Glad to be Sad

You know those days. You feel unstoppable and on top of the world, walking on air with sheer delight. A real king of the hill. Keep your balance!

And then the days when you’re dejected and all alone and your eyes fill with the hot tears of defeat and you feel that life isn’t worth living. Keep your balance!

Things are seldom as deliriously intoxicating as they might seem and they are never as hopeless and despairing as they often appear to be. Keep your balance.

This Wednesday night is the beginning of the Feast of Tabernacles; we call it Sukot, the plural of the word Sukah based on this verse:

In Sukot you shall live for seven days…so that your generations will knowthat in Sukot I sat the children of Israel when I took them out of the land of Egypt, I am the Lord your God.

(Leviticus 23:42-43)


This holyday is uniquely characterized as “the time of our joy” on account of the following verses:

…and you shall rejoice before the Lord your God for seven days.
 (Leviticus 23:40)


You shall make the holyday of Sukot for seven days…And you shall rejoice in your holyday…
 (Deuteronomy 16:13-14)


In another of those puzzling paradoxes we so frequently encounter in our Biblical studies and whose resolution inevitably leads to one more blinding truth about how the world REALLY works, we find death surrounding the holyday called “Time of our Joy.”  Death and joy?  Really?

Look at a few of these death allusions.  The holyday of Sukot occurs in the fall when the post-harvest fields are empty and the trees lose their leaves.  The days are getting shorter and cooler.  (Not coincidentally, this is when Halloween with its foolish emphasis on death and ghosts also occurs.)

The main rule about the Sukah is that its roof must comprise vegetation that once was alive but is now disconnected from the earth and dying.  The four tree species which we hold in our hands and bless each day of Sukot are green and beautiful but we watch them fade and wither.

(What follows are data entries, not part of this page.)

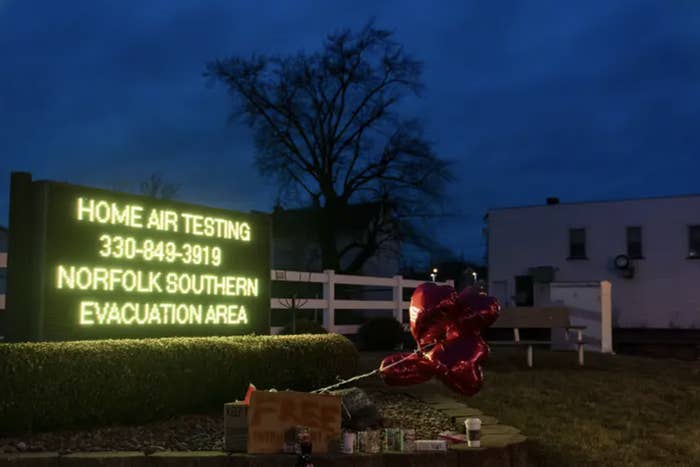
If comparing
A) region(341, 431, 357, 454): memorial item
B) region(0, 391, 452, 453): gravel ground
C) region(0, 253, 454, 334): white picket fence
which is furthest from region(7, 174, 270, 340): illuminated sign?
region(0, 253, 454, 334): white picket fence

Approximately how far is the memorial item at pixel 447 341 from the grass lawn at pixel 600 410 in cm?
142

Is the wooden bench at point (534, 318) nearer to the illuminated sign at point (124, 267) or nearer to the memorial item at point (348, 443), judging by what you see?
the illuminated sign at point (124, 267)

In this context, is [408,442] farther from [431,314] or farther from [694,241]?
[694,241]

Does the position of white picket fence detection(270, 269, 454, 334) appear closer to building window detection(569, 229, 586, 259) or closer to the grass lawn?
the grass lawn

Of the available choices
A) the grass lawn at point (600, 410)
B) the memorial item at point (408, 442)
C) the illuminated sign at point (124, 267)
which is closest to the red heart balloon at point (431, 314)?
the memorial item at point (408, 442)

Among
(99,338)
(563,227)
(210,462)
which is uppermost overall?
(563,227)

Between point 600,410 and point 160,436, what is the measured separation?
517cm

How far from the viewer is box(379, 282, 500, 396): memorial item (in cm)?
615

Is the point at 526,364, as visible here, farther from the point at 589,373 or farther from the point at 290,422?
the point at 290,422

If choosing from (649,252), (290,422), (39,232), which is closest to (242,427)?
(290,422)

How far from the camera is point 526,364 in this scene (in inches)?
542

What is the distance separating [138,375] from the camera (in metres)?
6.98

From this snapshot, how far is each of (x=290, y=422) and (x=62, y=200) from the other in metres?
3.02

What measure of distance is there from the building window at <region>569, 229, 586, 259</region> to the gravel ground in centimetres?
2390
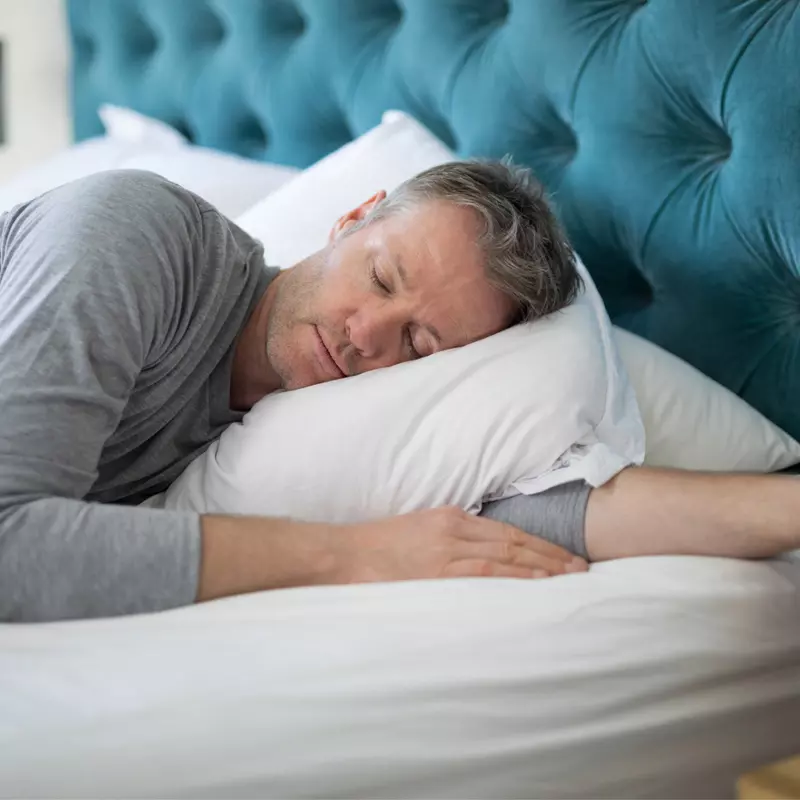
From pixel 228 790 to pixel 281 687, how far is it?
81 millimetres

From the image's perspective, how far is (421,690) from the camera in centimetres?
72

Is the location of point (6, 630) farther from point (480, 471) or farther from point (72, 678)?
point (480, 471)

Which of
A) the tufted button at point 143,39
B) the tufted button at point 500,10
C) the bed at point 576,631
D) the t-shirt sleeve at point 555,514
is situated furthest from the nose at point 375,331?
the tufted button at point 143,39

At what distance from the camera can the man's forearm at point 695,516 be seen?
0.87m

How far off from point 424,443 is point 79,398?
34cm

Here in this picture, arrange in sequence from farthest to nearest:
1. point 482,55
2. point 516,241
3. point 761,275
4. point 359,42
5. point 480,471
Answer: point 359,42 → point 482,55 → point 761,275 → point 516,241 → point 480,471

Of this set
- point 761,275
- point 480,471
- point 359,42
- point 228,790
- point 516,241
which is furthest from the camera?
point 359,42

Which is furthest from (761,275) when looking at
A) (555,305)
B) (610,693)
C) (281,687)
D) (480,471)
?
(281,687)

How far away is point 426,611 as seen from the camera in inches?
30.3

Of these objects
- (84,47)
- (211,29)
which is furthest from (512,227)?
(84,47)

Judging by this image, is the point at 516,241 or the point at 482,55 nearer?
the point at 516,241

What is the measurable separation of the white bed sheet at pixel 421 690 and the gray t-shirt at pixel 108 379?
5 centimetres

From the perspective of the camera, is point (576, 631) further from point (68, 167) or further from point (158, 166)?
point (68, 167)

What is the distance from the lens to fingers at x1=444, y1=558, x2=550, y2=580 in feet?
2.76
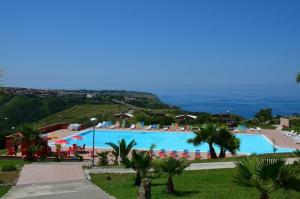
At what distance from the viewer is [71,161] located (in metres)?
24.6

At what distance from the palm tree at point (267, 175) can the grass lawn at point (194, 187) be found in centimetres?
330

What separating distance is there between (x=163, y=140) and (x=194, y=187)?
2379 cm

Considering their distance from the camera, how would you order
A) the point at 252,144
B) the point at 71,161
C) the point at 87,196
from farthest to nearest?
the point at 252,144
the point at 71,161
the point at 87,196

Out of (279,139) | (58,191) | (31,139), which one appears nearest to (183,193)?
(58,191)

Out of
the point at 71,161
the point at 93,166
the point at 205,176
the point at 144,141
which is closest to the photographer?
the point at 205,176

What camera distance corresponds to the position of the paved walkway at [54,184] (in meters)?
14.6

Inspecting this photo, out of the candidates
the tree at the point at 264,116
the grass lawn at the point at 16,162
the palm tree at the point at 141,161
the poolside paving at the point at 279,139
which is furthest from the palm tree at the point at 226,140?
the tree at the point at 264,116

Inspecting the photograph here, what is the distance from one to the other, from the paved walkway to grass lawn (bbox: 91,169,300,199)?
23.4 inches

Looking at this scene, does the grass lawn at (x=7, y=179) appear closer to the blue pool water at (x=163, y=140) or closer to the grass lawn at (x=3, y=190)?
the grass lawn at (x=3, y=190)

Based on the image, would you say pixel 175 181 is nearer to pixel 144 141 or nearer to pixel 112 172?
pixel 112 172

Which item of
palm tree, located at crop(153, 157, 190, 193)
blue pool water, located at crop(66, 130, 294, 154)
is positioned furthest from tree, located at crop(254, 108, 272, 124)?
palm tree, located at crop(153, 157, 190, 193)

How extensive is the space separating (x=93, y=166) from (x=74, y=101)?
8515cm

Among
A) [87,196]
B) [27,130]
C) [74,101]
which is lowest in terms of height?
[87,196]

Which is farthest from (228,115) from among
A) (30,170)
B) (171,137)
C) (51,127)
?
(30,170)
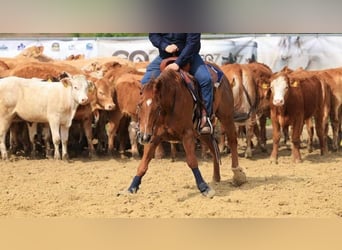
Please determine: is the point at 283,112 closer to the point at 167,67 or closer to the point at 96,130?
the point at 96,130

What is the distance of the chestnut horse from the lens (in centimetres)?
404

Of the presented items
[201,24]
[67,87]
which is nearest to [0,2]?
[201,24]

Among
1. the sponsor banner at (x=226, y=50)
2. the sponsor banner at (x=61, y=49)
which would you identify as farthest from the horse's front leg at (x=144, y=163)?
the sponsor banner at (x=61, y=49)

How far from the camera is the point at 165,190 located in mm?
5492

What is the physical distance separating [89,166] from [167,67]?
3588 millimetres

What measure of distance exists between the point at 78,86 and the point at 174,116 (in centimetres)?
390

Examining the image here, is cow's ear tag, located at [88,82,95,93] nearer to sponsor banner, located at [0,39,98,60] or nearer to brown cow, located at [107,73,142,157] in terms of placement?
brown cow, located at [107,73,142,157]

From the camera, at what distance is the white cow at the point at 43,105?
27.7 feet

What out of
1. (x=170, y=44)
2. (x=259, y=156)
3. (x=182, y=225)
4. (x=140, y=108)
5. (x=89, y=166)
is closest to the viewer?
(x=182, y=225)

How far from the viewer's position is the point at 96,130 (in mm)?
9594

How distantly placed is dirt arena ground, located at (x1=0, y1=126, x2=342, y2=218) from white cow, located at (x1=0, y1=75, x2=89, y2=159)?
1.62 ft

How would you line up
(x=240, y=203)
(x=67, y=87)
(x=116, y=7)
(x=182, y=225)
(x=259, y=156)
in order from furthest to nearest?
(x=259, y=156)
(x=67, y=87)
(x=240, y=203)
(x=182, y=225)
(x=116, y=7)

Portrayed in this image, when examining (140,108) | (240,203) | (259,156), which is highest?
(140,108)

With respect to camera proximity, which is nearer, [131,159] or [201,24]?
[201,24]
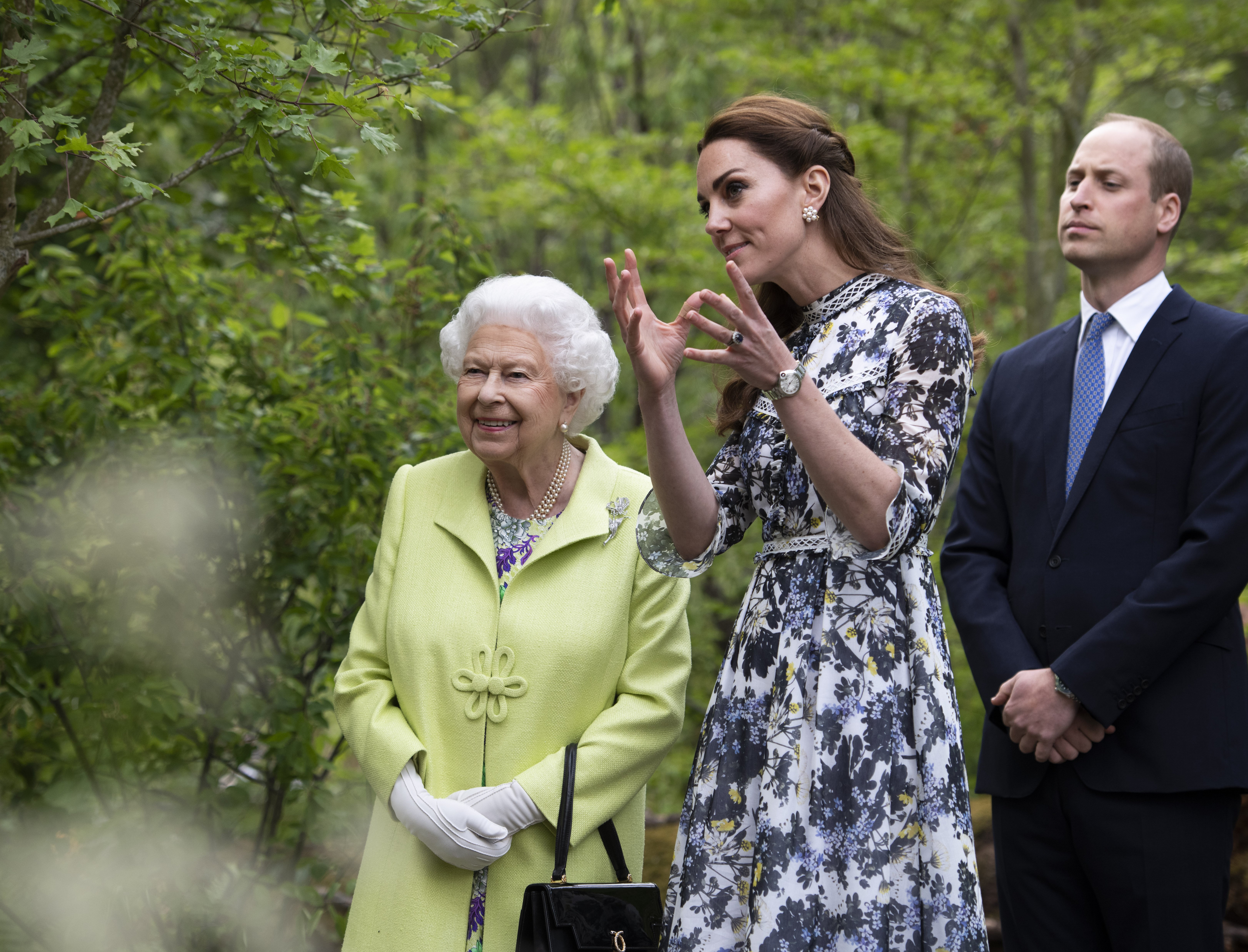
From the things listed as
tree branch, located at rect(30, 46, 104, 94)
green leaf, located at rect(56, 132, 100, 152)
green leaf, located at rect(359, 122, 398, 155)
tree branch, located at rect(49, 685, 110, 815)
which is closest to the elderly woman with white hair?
green leaf, located at rect(359, 122, 398, 155)

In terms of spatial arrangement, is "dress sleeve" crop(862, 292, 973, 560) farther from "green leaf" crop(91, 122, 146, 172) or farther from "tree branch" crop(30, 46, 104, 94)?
"tree branch" crop(30, 46, 104, 94)

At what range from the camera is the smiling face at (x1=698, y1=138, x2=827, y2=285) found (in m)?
2.17

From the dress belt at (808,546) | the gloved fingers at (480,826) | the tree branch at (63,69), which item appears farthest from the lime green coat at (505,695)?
the tree branch at (63,69)

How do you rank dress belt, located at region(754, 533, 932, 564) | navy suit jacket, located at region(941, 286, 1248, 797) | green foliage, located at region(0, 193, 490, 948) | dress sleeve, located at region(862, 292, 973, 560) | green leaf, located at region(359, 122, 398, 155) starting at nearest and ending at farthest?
dress sleeve, located at region(862, 292, 973, 560), dress belt, located at region(754, 533, 932, 564), navy suit jacket, located at region(941, 286, 1248, 797), green leaf, located at region(359, 122, 398, 155), green foliage, located at region(0, 193, 490, 948)

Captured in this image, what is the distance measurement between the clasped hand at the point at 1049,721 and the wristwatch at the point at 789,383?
984mm

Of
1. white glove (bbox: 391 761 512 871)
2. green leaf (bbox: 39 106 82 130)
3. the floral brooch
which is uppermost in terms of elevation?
green leaf (bbox: 39 106 82 130)

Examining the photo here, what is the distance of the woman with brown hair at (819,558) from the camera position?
190 centimetres

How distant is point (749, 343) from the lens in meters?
1.81

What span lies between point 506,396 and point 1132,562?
143 cm

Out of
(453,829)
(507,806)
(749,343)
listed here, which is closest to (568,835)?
(507,806)

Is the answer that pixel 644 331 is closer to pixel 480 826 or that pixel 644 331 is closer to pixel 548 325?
pixel 548 325

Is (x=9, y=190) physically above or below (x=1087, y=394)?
above

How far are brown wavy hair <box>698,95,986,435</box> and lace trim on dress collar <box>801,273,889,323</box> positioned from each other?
2 cm

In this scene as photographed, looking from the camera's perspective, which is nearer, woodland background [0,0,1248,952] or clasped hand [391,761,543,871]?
clasped hand [391,761,543,871]
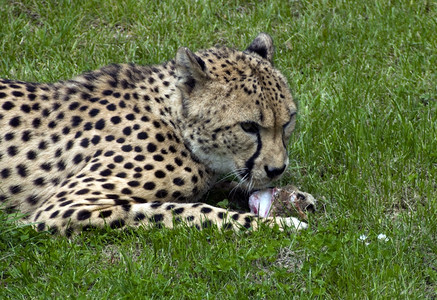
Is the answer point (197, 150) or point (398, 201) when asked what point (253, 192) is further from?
point (398, 201)

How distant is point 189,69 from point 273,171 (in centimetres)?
90

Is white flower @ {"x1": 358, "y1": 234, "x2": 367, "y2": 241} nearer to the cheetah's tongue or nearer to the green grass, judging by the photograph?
the green grass

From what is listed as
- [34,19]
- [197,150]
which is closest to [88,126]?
[197,150]

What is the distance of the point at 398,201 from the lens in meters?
5.17

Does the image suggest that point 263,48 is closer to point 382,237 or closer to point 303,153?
point 303,153

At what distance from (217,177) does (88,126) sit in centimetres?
97

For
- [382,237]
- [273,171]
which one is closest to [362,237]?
[382,237]

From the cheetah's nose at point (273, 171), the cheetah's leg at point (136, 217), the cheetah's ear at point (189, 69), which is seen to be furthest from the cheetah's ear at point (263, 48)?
the cheetah's leg at point (136, 217)

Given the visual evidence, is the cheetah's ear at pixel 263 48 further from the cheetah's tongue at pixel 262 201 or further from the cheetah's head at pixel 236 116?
the cheetah's tongue at pixel 262 201

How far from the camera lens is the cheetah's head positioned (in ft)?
16.8

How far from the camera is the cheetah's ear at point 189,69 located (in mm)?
5113

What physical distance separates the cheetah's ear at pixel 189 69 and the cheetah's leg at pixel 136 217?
2.90ft

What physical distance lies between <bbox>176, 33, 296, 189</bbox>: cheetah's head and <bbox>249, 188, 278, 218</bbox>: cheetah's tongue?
0.09 m

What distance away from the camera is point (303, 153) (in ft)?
19.1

During the Passover Seder we invite real living people who might be hungry to come and join our meal.  However, during Sukot, we invite dead people to join us.  On each night of the holyday we formally invite to our tables, Abraham, Isaac, Jacob, Joseph, Moses, Aaron, and David.

The decidedly gloomy book of Ecclesiastes is read during the holyday of Sukot, with verses such as these:

Better is a name than good oil and the day of death is better than the day of birth.
It is better to go to a house of mourning than to a house of festivity…

 (Ecclesiastes 7:1-2)


You get the idea.  The seven day festival of Sukot is highlighted as the time of joy.  Indeed, in Israel today, a happy atmosphere pervades the air on Sukot, felt by religious and non-religious alike. Yet it unquestionably contains more than its fair share of deathly hints.

I suspect that you have already grasped what God is hinting at.  You see, if we all lived forever, we would never know the real happiness of living.  Without sorrow there can be no joy and without darkness, there can be no light.  Paradoxically, the holyday of happiness must refer to death.

The reverse is also true.  Every pain ultimately carries the promise of pleasure; poverty promises prosperity and sadness contains the seed of happiness. The distress of death presumes the joy of eternal life.

I truly know of no better way of gaining the perspective so necessary for coping with life’s ups and downs than the the Bible with all its nuances.  Delve into a new secret or another insight. Replace the perplexing predicaments of life with its permanent principles.